India’s largest steel producers, Tata Steel is planning to transport Steel & Coal through coastal and inland waterways to save on freight and energy costs.
The company that sets up an INR 400 billion project in Kalinganagar (Odisha) is likely to transport 15-20% goods of its factories in the next 3-5 years via water from almost zero now. At present, Tata transport 63% cargo through rail and 37% by road.
The group head-shipping & logistics of Tata Steel, Mr. Amitabh Panda stated to media, “We are planning to transport the finished steel coils, Re-bars to South India & Mumbai via coastal route. Inland waterways will be utilized to transport limestone from Middle East, while coal from Australia by barges from ports to plant based in Kalinganagar”.

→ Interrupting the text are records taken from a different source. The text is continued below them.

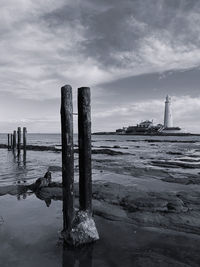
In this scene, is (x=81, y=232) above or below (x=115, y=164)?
above

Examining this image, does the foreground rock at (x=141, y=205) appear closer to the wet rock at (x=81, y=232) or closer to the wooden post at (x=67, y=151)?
the wet rock at (x=81, y=232)

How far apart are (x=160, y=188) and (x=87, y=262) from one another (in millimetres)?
6801

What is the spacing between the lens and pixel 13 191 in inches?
376

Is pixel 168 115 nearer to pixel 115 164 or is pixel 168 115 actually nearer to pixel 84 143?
pixel 115 164

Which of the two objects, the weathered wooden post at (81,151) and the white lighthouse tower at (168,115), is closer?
the weathered wooden post at (81,151)

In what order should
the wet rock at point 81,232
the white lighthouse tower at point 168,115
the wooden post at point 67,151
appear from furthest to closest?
1. the white lighthouse tower at point 168,115
2. the wooden post at point 67,151
3. the wet rock at point 81,232

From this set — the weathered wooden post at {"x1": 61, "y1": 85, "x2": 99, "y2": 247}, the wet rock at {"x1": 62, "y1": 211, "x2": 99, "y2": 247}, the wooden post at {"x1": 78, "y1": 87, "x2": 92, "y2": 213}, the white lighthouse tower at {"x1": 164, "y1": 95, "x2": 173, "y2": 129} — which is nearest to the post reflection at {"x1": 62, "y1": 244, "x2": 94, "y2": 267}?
the wet rock at {"x1": 62, "y1": 211, "x2": 99, "y2": 247}

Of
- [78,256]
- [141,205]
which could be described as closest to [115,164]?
[141,205]

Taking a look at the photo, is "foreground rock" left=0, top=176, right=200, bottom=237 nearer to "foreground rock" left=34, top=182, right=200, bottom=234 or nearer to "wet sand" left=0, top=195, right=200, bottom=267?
"foreground rock" left=34, top=182, right=200, bottom=234

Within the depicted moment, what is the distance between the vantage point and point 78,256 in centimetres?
471

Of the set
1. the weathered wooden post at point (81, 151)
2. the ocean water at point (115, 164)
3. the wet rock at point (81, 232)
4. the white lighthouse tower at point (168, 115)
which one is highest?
the white lighthouse tower at point (168, 115)

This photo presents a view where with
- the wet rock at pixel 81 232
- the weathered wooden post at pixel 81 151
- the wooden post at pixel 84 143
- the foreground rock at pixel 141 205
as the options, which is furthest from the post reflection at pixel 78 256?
the foreground rock at pixel 141 205

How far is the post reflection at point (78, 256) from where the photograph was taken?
14.7ft

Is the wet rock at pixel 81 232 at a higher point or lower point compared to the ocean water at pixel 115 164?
higher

The barges will travel via the Brahmani River that flows close to the Odisha based Kalinganagar plant, which add capacity to produce 6 MnT Steel to the present capacity of 10 MnT. It is anticipated that plant will start producing steel by the current fiscal year-end.
Part of finished steel from Jamshedpur & Kalinganagar will be delivered to automobile and other industries nearby Indian coast in Tamil Nadu & Maharashtra. To check the cost benefit, Tata Steel had conducted a pilot this year and it is estimated that by using waterways to transport goods will turn out to be upto 20% cheaper.

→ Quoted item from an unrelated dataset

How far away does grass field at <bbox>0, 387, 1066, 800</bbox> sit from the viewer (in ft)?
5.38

Therefore, if the company transports about 20% cargo via waterways, it will be able to cut upto 3% of total freight costs in next 5 years.
With collaboration of other companies, Tata Steel plans to design a network of waterways in India, alike of aviation network worldwide. However, before this, India needs to develop coastal & inland waterways. Around 7% of cargo in India moves via waterways as compared to over 40% in China & European Union, despite having long coastline.
The company already uses coastal route to transport goods in other parts of the world.
At present, due to lack of roads & railways connected to ports, factories or consumption centres, companies in India can’t be able to use coastal route. The new government, which allotted INR 42 billion to develop Ganga for inland waterways in its new budget, gives a major push to transport Coal in the region.